No cenário internacional, o vestuário pet deve crescer de US$ 7,1 bilhões em 2025 para US$ 9,8 bilhões até 2031, impulsionado pela humanização dos animais, pelo consumo premium e pela entrada de marcas de luxo e esportivas, que consolidam o conceito de pet couture.
Pet de luxo
Grifes tradicionais passaram a investir de forma estruturada no desenvolvimento de linhas voltadas a animais de estimação, convertendo roupas e acessórios pet em itens de alto valor agregado, associados a design, status e inovação tecnológica.
Entre os exemplos mais citados dentro desse cenário estão marcas como:
- Moncler: lançou coleções de vestuário premium para cães, com foco em luxo e tecnologia têxtil.

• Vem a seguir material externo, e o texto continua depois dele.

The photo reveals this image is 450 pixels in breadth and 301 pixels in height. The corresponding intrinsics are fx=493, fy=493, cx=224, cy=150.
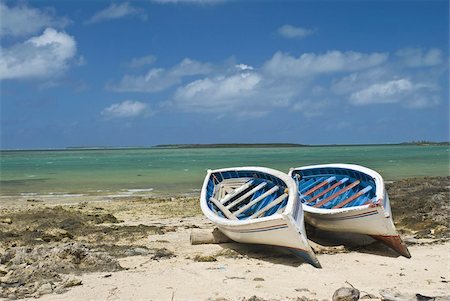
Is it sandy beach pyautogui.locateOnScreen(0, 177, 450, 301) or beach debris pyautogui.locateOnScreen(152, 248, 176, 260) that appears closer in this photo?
sandy beach pyautogui.locateOnScreen(0, 177, 450, 301)

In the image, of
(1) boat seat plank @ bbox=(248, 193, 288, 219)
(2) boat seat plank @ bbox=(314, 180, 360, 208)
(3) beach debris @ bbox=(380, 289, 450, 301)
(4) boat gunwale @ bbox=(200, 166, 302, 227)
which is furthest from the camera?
(2) boat seat plank @ bbox=(314, 180, 360, 208)

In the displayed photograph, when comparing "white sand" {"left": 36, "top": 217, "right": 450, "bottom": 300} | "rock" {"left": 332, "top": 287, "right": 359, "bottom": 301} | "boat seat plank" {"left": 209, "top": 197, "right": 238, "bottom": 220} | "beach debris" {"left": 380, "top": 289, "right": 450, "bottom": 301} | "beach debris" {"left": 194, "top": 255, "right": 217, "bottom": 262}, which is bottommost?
"white sand" {"left": 36, "top": 217, "right": 450, "bottom": 300}

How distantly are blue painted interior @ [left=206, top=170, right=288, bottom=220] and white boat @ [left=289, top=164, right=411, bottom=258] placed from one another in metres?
0.66

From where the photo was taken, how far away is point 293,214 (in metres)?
7.69

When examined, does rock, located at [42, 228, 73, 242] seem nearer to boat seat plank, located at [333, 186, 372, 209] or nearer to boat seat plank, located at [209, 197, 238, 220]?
boat seat plank, located at [209, 197, 238, 220]

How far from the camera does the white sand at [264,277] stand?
6227 mm

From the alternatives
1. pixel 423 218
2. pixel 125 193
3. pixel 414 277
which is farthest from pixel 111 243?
pixel 125 193

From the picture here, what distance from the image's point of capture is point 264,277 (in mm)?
6973

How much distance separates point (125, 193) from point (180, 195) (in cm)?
283

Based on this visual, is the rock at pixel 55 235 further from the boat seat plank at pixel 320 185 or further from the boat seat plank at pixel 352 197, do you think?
the boat seat plank at pixel 352 197

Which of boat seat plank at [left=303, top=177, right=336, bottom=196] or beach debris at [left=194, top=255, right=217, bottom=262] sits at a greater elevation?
boat seat plank at [left=303, top=177, right=336, bottom=196]

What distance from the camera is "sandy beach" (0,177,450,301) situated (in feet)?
20.7

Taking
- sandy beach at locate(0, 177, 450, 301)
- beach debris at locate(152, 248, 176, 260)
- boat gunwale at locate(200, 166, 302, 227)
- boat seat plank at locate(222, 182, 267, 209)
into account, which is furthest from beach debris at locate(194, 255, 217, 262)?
boat seat plank at locate(222, 182, 267, 209)

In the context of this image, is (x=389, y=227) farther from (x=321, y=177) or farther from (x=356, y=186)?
(x=321, y=177)
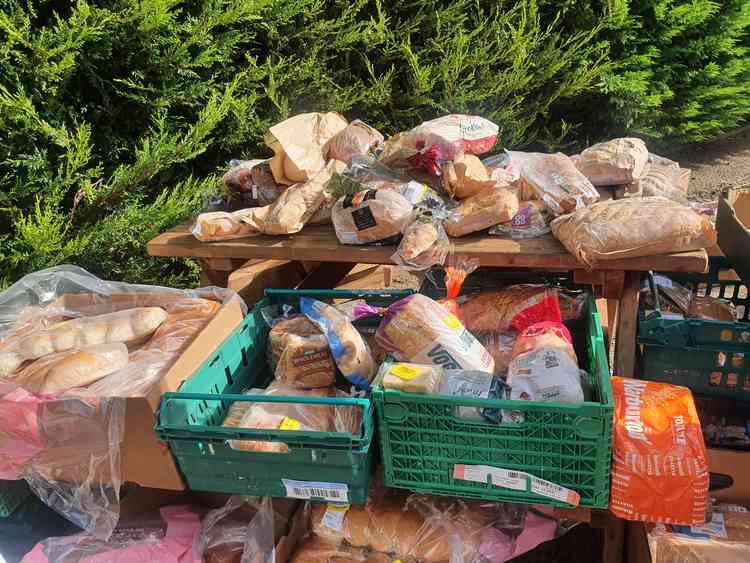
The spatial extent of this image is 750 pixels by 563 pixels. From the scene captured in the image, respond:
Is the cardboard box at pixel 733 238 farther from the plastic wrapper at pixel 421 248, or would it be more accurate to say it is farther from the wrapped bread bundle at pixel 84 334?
the wrapped bread bundle at pixel 84 334

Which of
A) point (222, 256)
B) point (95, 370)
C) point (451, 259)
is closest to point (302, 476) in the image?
point (95, 370)

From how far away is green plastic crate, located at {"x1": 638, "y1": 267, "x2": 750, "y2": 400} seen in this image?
1.85 meters

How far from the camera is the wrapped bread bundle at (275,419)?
1.56 metres

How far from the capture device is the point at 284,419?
5.20 ft

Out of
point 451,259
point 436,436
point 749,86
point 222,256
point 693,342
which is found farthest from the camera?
point 749,86

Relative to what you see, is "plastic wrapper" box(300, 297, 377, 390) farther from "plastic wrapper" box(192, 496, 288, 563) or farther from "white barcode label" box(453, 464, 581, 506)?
"plastic wrapper" box(192, 496, 288, 563)

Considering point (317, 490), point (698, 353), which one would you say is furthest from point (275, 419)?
point (698, 353)

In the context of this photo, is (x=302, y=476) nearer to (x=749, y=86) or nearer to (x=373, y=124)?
(x=373, y=124)

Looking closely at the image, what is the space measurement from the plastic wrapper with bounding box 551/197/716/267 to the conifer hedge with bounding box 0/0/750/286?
77.2 inches

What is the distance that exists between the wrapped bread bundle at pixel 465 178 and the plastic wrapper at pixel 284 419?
1064 mm

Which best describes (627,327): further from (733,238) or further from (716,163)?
(716,163)

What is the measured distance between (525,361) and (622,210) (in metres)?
0.69

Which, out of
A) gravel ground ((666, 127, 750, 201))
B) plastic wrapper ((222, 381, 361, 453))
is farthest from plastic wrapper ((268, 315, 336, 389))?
gravel ground ((666, 127, 750, 201))

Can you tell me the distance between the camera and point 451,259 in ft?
7.05
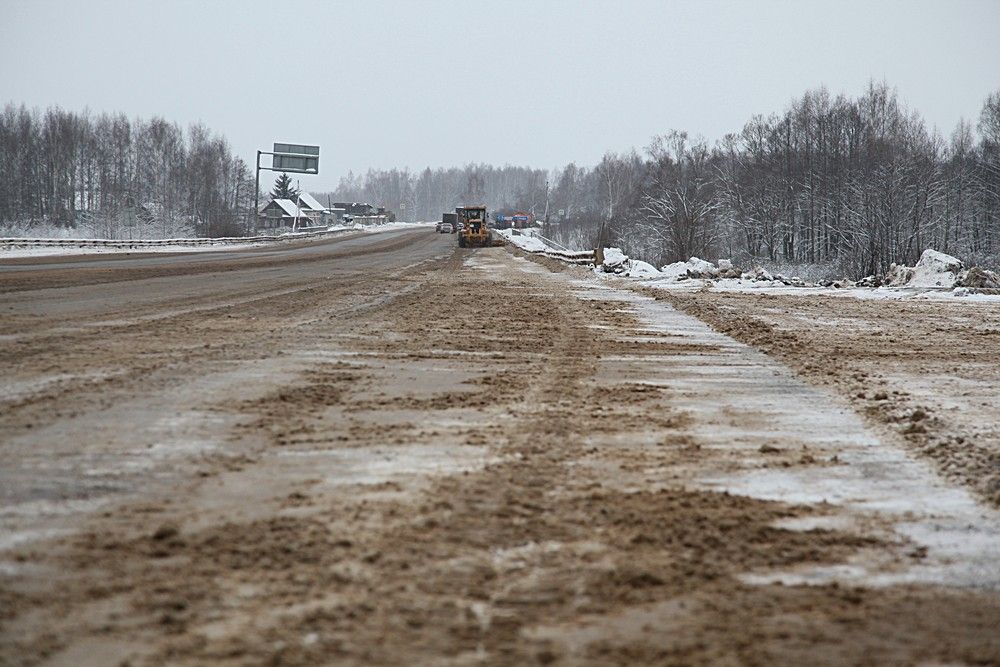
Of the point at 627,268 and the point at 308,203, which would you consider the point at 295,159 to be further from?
the point at 308,203

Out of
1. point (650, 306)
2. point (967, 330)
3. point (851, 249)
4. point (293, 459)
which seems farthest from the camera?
point (851, 249)

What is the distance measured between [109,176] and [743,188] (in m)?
82.8

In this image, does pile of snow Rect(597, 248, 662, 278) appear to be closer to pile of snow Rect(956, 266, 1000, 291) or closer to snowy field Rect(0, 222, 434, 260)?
pile of snow Rect(956, 266, 1000, 291)

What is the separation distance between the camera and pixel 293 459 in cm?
551

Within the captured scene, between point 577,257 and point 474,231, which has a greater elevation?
point 474,231

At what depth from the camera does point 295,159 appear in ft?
240

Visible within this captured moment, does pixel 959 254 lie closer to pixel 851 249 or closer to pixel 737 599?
pixel 851 249

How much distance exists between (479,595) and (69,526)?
193 centimetres

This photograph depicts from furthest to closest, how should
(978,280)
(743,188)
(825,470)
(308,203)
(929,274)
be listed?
(308,203), (743,188), (929,274), (978,280), (825,470)

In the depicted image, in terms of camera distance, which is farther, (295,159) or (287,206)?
(287,206)

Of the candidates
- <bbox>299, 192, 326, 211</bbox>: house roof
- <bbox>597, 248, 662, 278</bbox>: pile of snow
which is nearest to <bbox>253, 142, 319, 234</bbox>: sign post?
<bbox>597, 248, 662, 278</bbox>: pile of snow

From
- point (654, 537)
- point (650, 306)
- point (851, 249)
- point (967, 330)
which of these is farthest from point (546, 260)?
point (654, 537)

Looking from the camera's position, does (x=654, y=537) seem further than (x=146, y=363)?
No

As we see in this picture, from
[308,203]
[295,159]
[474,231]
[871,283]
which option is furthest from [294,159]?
[308,203]
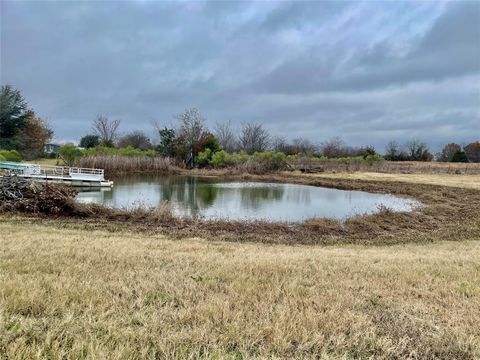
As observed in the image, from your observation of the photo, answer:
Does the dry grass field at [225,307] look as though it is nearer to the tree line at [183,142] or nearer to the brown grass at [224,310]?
the brown grass at [224,310]

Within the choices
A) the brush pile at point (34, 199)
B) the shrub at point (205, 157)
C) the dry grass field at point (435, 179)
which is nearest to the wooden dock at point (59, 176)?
the brush pile at point (34, 199)

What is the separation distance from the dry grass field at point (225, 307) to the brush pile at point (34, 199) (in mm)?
7316

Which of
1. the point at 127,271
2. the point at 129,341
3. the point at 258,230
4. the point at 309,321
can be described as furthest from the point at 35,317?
the point at 258,230

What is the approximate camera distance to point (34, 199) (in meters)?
12.6

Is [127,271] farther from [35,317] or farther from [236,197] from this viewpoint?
[236,197]

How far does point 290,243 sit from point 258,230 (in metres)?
1.96

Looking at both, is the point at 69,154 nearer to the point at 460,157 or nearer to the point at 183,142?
the point at 183,142

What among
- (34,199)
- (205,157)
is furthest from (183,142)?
(34,199)

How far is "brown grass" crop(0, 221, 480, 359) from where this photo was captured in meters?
2.46

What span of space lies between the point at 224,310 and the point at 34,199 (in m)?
11.8

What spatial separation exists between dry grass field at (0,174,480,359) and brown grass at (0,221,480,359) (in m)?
0.01

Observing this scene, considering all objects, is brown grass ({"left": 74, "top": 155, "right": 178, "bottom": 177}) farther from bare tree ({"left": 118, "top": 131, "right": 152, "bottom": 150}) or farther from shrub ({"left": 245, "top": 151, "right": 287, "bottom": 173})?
bare tree ({"left": 118, "top": 131, "right": 152, "bottom": 150})

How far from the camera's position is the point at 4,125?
122 ft

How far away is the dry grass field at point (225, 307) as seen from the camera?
8.10 feet
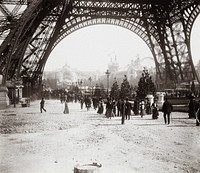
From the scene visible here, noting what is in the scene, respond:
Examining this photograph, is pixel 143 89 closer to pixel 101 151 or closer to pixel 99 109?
pixel 99 109

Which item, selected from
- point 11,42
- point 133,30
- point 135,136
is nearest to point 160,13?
point 133,30

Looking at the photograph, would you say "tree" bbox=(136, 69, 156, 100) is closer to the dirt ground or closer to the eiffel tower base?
the eiffel tower base

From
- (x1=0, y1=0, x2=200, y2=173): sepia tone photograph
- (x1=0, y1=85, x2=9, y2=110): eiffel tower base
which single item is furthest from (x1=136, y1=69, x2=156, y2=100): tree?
(x1=0, y1=85, x2=9, y2=110): eiffel tower base

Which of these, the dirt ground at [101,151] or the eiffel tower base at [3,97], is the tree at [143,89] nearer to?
the eiffel tower base at [3,97]

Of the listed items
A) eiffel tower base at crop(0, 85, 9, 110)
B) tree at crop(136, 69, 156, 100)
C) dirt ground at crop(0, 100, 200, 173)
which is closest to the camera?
dirt ground at crop(0, 100, 200, 173)

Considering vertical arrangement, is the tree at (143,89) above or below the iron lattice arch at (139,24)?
below

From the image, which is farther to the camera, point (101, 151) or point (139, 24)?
point (139, 24)

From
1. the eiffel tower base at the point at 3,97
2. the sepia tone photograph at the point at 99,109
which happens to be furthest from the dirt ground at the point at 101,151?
the eiffel tower base at the point at 3,97

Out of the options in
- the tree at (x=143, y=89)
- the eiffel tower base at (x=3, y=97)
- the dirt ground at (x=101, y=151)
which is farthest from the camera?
the tree at (x=143, y=89)

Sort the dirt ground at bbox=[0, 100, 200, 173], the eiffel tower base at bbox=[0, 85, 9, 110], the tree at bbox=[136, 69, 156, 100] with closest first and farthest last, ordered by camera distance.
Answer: the dirt ground at bbox=[0, 100, 200, 173] → the eiffel tower base at bbox=[0, 85, 9, 110] → the tree at bbox=[136, 69, 156, 100]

- Moschino: apresentou roupas e acessórios pet em coleções e desfiles, reforçando o conceito fashion no segmento.
- Ralph Lauren: explorou o mercado com acessórios e itens de lifestyle para animais.
- Adidas: investiu em coleções cápsula de roupas e acessórios para cães, aproximando esporte e mercado pet.
- Poldo Dog Couture: marca italiana especializada em moda pet de luxo, com colaborações com casas tradicionais da moda.
- Louis Vuitton: atua no segmento com acessórios premium, como coleiras, bolsas de transporte e itens de viagem para pets.
- Gucci: também investe em acessórios de luxo para animais, posicionados como extensão do lifestyle dos tutores.
Além do segmento de luxo tradicional, marcas independentes e especializadas também ganham relevância. Essas empresas costumam apostar em peças sob medida, tecidos técnicos, materiais sustentáveis e coleções limitadas, respondendo à demanda crescente por personalização, conforto e responsabilidade ambiental dentro do universo pet fashion.